The benefits - direct and indirect -  should be analysed from several angles - even if it is clear that the benefits mostly soon will end up at the EU-citizens table:

1. Benefits for the EU-Citizen

Data driven RTE Ecosystems will:

-       Improve corporate and public sector services by making them data driven and real time

-       Improve management of personal economy

-       Provide line-specific (from e-invoice and POS-receipts) spending follow-up

-       Lower costs and tax burden

-       Improve financing

-       Expand wealth management services

-       Expand availability of goods and services

-       Lower risks

-       Address information overflow issues

-       Lead to real time taxation

 

2. Benefits for the EU-enterprise

The benefits for enterprises – especially SMEs – are evident:

-       Lower cost of transactions and administrative burden (automated accounting, VAT-reporting, expense reporting, salary administration, governance etc)

-       Real time information on financials and automated forecasts 

-       Better service to customers and suppliers

-       Lower risks (cost of risk mitigation and materializing risks estimated to be 3% of turnover...)

-       Better financing

-       Staff moving from administration to more productive work

-       Digital governance and ownership changes

-       Opportunities for RTE- and other startups

-       Lower tax burden

-       Less grey economy

 

3. Benefits for the EU public sectors

-       Lower cost levels

-       Better service to citizens in private and employee roles

-       Increased transparency (beneficial ownership)

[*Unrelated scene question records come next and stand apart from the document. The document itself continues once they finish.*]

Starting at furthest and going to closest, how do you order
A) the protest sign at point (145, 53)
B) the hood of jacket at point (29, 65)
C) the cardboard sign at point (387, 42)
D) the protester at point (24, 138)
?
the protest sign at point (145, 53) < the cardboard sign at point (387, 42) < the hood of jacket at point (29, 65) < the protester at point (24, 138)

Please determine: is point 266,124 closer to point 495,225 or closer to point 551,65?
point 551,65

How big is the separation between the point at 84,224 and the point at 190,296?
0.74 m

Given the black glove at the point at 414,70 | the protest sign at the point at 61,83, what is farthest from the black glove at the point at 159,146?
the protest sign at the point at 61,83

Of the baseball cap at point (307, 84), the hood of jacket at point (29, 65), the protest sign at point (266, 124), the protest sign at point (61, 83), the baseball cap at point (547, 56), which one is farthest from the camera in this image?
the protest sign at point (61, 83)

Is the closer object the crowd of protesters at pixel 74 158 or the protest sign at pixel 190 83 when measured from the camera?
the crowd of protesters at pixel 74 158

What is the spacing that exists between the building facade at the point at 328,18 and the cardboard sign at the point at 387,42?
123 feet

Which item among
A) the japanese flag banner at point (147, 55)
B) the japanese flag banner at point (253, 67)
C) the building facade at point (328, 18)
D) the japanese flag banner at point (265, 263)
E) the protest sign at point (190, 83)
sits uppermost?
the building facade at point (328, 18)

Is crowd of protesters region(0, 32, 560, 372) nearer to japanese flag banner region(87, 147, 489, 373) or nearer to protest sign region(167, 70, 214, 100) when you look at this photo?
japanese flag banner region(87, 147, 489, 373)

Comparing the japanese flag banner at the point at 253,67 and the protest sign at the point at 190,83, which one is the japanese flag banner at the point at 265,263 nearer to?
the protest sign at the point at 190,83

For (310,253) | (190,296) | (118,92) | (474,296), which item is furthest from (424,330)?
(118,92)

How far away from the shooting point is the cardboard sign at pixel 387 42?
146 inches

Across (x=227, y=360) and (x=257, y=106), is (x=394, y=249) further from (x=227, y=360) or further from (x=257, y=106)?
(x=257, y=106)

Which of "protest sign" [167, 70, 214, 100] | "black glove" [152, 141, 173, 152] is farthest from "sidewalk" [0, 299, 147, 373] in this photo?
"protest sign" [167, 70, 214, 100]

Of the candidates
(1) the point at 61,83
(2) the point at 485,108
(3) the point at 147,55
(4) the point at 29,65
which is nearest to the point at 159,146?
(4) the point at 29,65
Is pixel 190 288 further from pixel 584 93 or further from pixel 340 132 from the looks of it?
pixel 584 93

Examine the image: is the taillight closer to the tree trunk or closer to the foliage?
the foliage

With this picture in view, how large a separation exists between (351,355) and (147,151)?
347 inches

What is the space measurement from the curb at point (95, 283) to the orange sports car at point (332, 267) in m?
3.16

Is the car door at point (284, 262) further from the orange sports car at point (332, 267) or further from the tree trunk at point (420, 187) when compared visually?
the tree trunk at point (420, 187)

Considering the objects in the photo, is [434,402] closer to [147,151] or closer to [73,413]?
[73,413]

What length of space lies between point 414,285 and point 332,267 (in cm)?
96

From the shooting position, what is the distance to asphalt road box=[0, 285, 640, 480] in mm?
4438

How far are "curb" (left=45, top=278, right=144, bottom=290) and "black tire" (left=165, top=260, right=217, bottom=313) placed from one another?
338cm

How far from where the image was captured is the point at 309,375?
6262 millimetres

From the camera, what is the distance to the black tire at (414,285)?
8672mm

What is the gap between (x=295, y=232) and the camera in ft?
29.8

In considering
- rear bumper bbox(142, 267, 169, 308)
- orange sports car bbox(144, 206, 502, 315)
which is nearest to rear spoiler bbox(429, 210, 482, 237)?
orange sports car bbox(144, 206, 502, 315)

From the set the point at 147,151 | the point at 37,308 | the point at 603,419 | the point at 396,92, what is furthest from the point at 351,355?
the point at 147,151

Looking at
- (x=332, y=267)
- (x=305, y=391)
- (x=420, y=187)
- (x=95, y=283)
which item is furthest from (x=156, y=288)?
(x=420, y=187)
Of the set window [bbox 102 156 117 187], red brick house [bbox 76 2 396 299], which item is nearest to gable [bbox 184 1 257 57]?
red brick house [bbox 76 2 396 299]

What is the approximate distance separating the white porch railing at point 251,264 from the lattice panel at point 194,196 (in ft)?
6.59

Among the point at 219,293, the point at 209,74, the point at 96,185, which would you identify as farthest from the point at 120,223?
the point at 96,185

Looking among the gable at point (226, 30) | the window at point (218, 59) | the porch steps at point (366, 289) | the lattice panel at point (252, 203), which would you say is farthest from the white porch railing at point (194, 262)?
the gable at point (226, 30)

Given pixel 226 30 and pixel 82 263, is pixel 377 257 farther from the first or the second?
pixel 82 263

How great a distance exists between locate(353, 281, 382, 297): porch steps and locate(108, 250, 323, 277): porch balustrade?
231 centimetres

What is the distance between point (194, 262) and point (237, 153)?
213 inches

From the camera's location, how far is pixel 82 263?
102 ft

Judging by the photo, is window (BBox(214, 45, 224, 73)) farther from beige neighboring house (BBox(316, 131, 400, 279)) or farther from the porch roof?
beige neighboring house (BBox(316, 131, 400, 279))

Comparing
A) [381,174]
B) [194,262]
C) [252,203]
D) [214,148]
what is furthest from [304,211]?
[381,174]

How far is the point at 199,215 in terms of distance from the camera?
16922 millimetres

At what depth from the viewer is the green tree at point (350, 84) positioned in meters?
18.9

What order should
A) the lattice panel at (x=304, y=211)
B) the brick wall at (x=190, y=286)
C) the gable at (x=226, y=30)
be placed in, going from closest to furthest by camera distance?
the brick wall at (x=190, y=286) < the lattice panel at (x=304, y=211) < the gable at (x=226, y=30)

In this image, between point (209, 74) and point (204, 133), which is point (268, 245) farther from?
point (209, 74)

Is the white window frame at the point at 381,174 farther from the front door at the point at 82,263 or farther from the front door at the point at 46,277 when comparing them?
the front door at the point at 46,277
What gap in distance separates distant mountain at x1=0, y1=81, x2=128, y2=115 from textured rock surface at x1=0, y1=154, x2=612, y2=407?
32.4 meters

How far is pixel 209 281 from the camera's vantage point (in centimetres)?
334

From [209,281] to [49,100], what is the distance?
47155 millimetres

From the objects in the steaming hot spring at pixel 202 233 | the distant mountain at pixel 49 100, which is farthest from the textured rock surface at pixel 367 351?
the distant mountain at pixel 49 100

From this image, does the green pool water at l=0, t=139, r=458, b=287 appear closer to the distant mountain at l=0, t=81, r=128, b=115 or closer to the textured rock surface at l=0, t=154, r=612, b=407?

-       Smaller grey economy > wider tax base

-       Staff freed up from administration to service

-       Tax revenues from better profitability on all enterprises and RTE startups

-       Real Time reporting from salary payments, corporate accounting, property transactions and spending patterns improves forecasting (also in municipalities)

 

4. Driving the EU Single Market

Digitalization, standardization and free movement of data are the key enablers for the next phases of the Single Market.

-       Standardized ecosystems lower thresholds for pan-EU services and trade

-       Level playfield competition drives development

-       Larger market for IT service providers and startups drive service development and harmonization

-       Transparency saves costs and furthers competition

 

5. Growth for the EU economy

Digitalization is the single most important factor for competiveness and growth – but also its sustainability aspects are very important as it saves mechanistic work, traveling and material and thus reduces CO2 emissions significantly.

-       Single Market central element for European growth

-       Digital platforms with open interfaces in larger market speed up digitalization and thus productivity.

The direct cost saving impact potential has been evaluated for some of the subprograms. Examples from Finland (bn€/year): e-invoicing: 3.1, e-accounting: 0.2, VAT reporting: 0.4 and e-receipts: 0.8

Multiplication with 70 gives an estimate for EU-level cost savings (for this part a total of 315bn$/year).

The direct cost saving impact from real time payments, automated financing, e-procurement, national income registers, real time taxation, e-address, paperless contracts, block chain, etc are not at hand, but can be estimated to be of similar significance.

The Indirect impact of the above is probably even larger - as seen above.